While Petco’s essential workers still wait for hazard pay, PPE, and other protections they requested in a letter to Petco’s private equity owners CVC Capital Partners in September, Petco employee and United for Respect member Phil Andrews issues the following statement:

“Here’s the bottom line: Petco’s essential workers make the company profitable. We risk our lives every day working in Petco stores and salons, and yet our health and safety throughout the pandemic has not been a priority. This must change today. Petco’s IPO kept CVC Capital Partners and the Canada Pension Plan Investment Board firmly in control of the corporation while raising nearly a billion dollars — yet Petco pays some of the lowest wages in the retail industry. Responsible investors must protect their most essential asset. We need hazard pay, we need adequate paid leave to protect our health and the health of our families, we need Five to Survive now.”

Jim Baker, Executive Director of the Private Equity Stakeholder Project, authored a new analysis this week detailing how CVC Capital Partners has disinvested in employees, saddling Petco with debt while its growth lags behind competitors like Chewy.
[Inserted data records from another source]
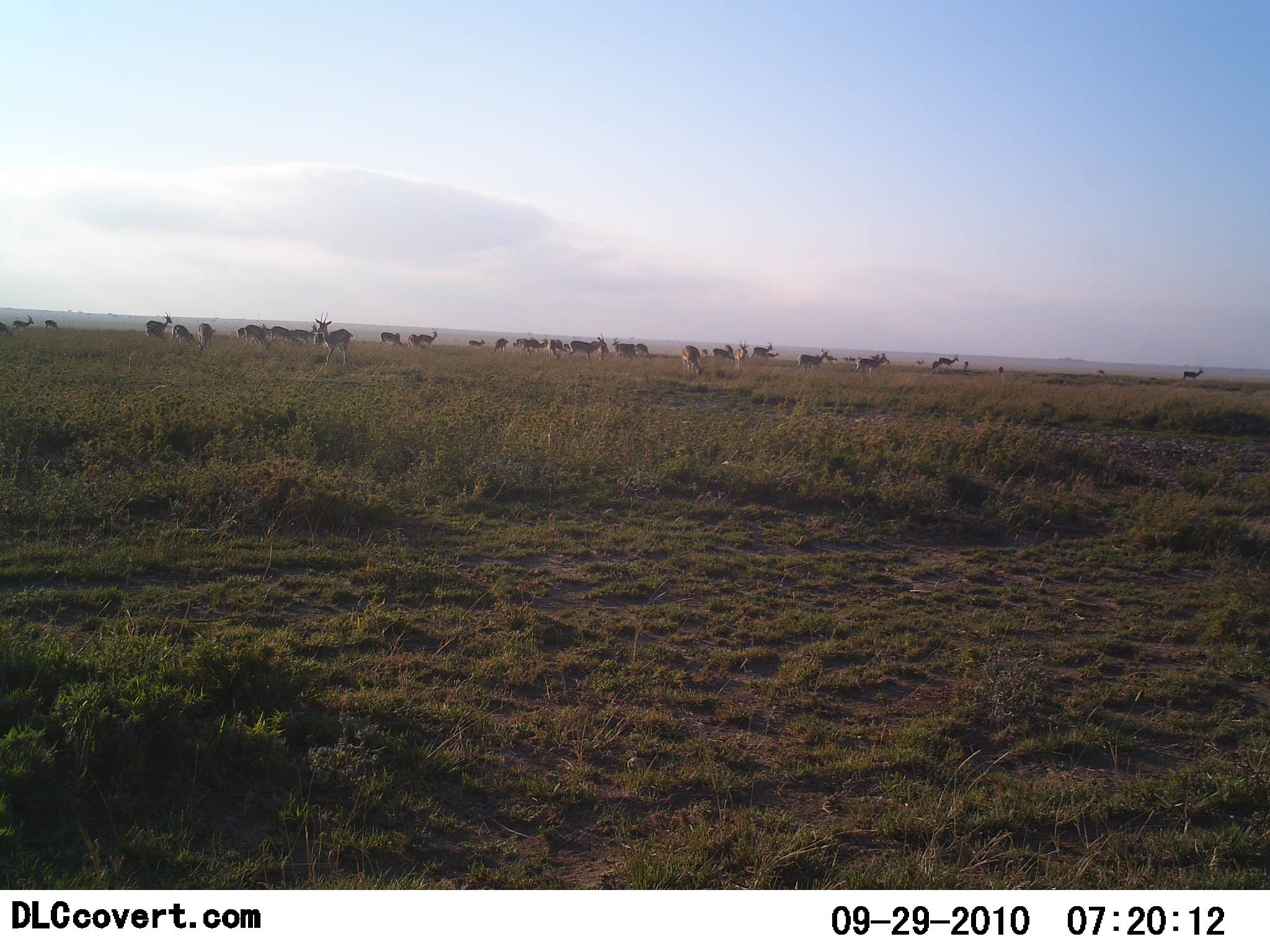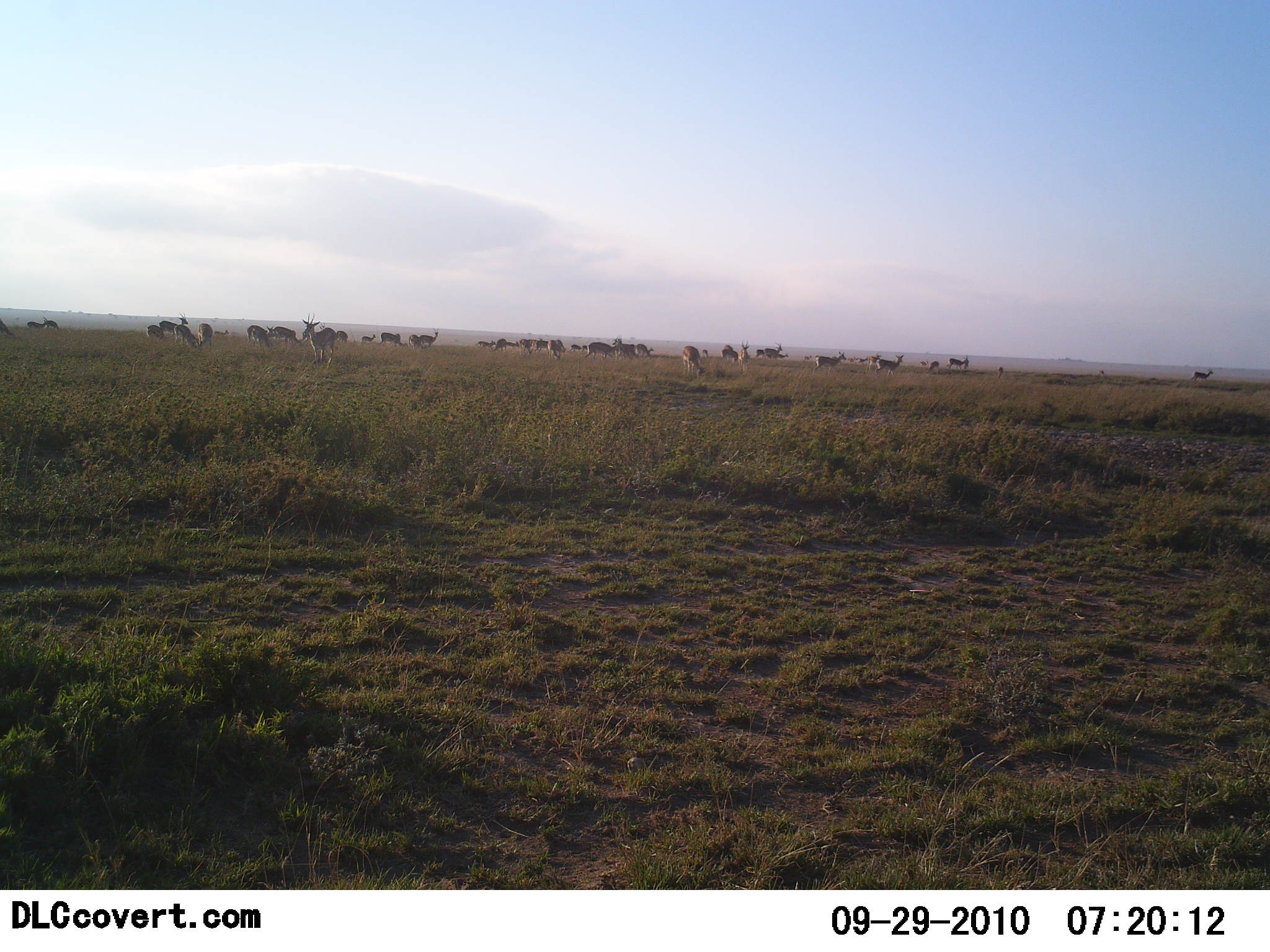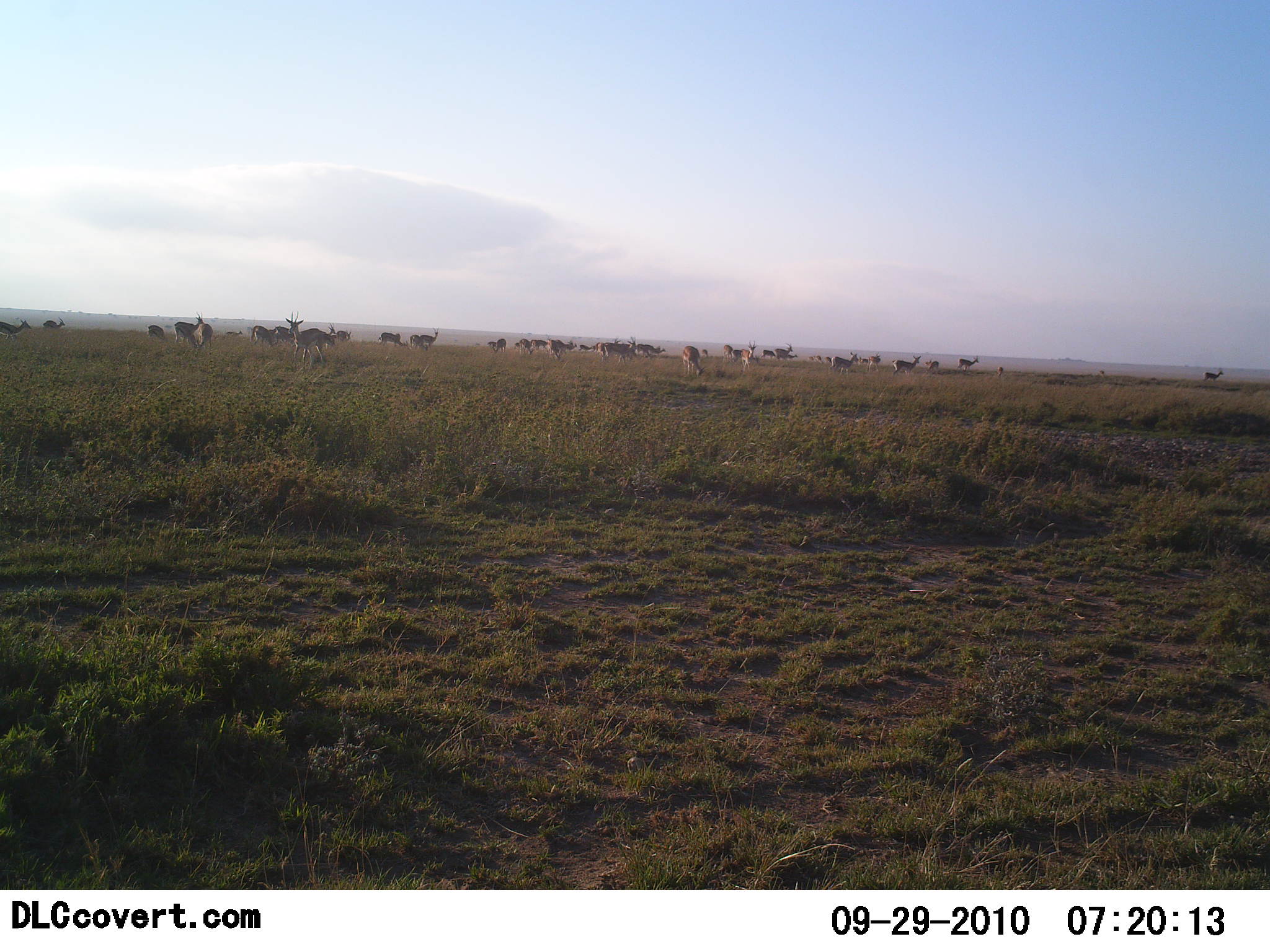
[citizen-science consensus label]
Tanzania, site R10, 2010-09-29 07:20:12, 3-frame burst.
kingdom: Animalia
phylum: Chordata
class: Mammalia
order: Artiodactyla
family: Bovidae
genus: Nanger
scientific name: Nanger granti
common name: grant's gazelle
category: gazellegrants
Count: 11-50.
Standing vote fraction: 55%.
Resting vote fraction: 9%.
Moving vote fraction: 73%.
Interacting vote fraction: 0%.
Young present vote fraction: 0%.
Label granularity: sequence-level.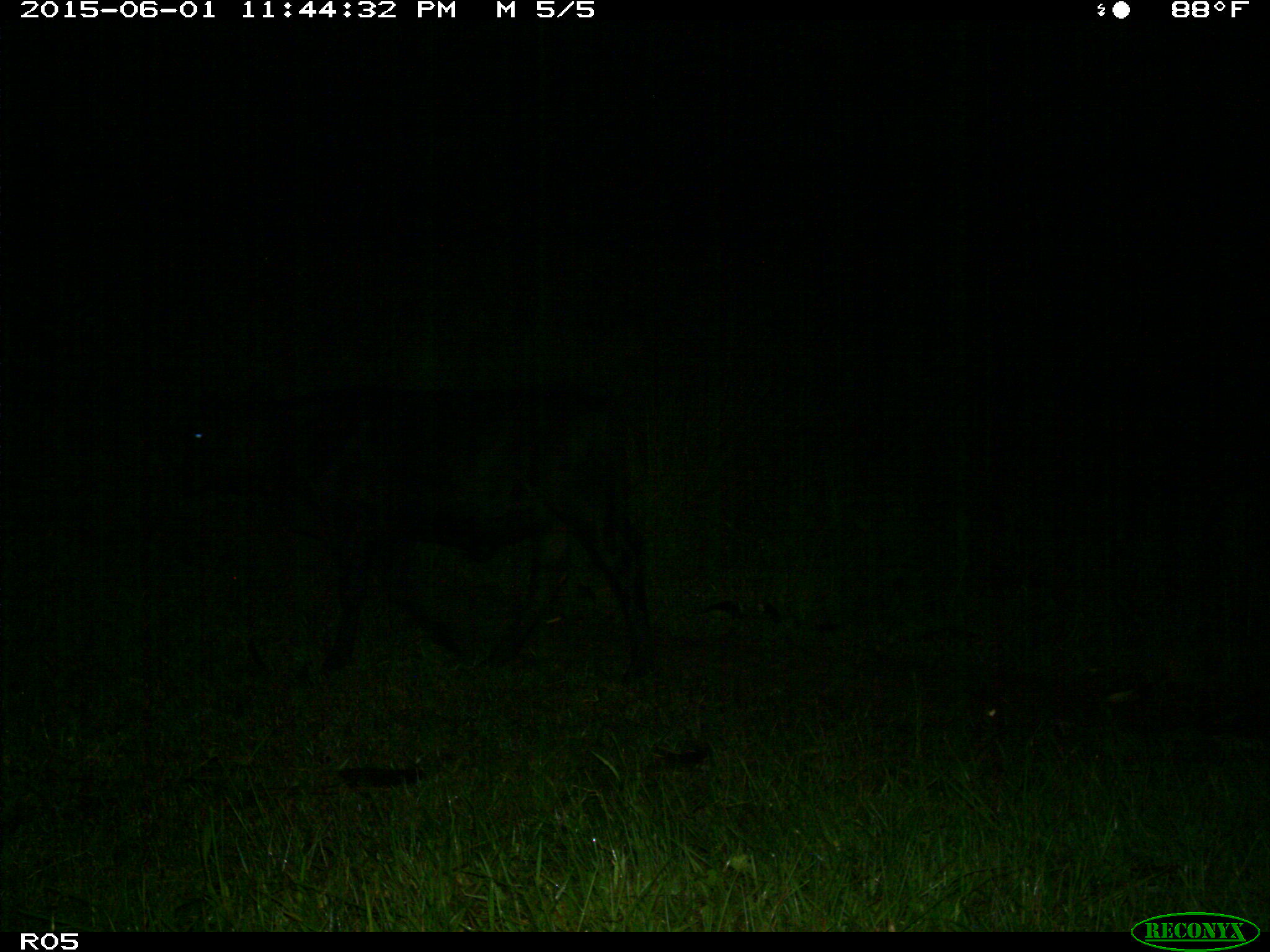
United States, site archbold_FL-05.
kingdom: Animalia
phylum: Chordata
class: Mammalia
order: Artiodactyla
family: Bovidae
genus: Bos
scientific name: Bos taurus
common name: domestic cow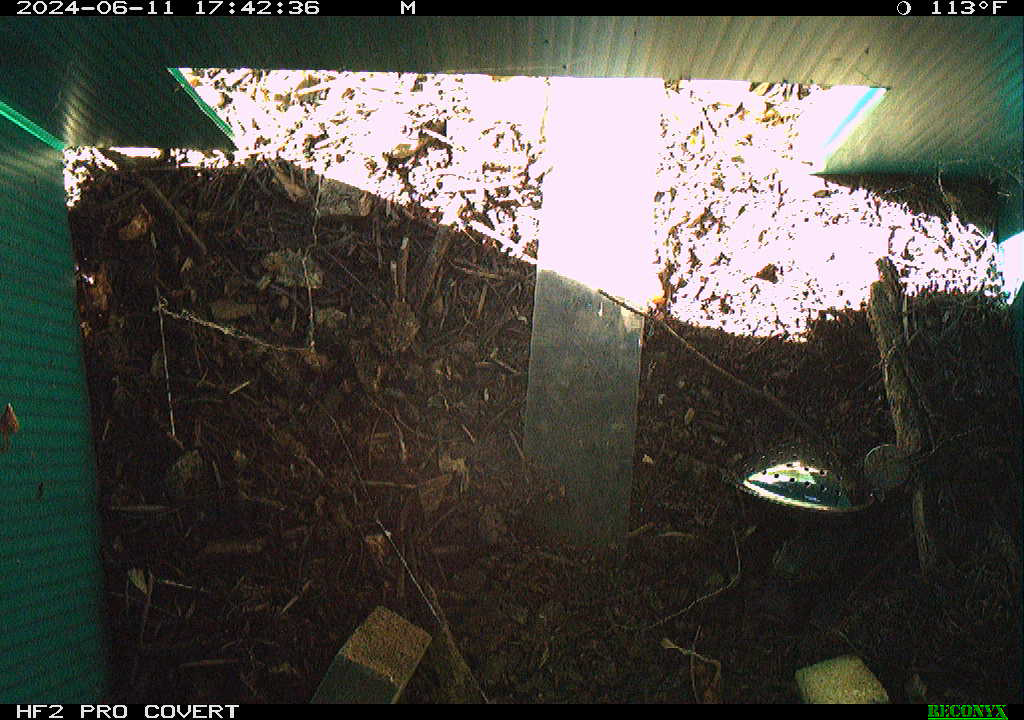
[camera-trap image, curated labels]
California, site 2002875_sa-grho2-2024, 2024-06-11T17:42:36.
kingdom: Animalia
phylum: Chordata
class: Amphibia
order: Anura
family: Hylidae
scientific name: Hylidae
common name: hylids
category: hylidae species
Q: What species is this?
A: Hylidae species (hylids) (Hylidae).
He adds:

“Petco raised over $800 million in its initial public offering given the boom in pet adoptions that has been spurred by the COVID-19 pandemic. For Petco’s workers, many deemed essential in the early days of the outbreak, more pet owners means more services to provide, as well as greater risk of exposure to COVID. Petco laid off staff while its sales and earnings grew. It seems like Petco should use some of that extra cash to support workers who are keeping its stores open. Make no mistake, CVC Capital Partners still controls Petco. They and the Canada Pension Plan Investment Board still own over 80% of the company. Petco’s private equity owners should respond to Petco workers’ requests to protect their health and safety.”


In September 2020, hundreds of Petco employees signed on to a letter to Petco owner CVC Capital in which they asked the firm to provide protective equipment, hazard pay, and other protections to frontline Petco workers; CVC has failed to respond adequately or accommodate these essential requests.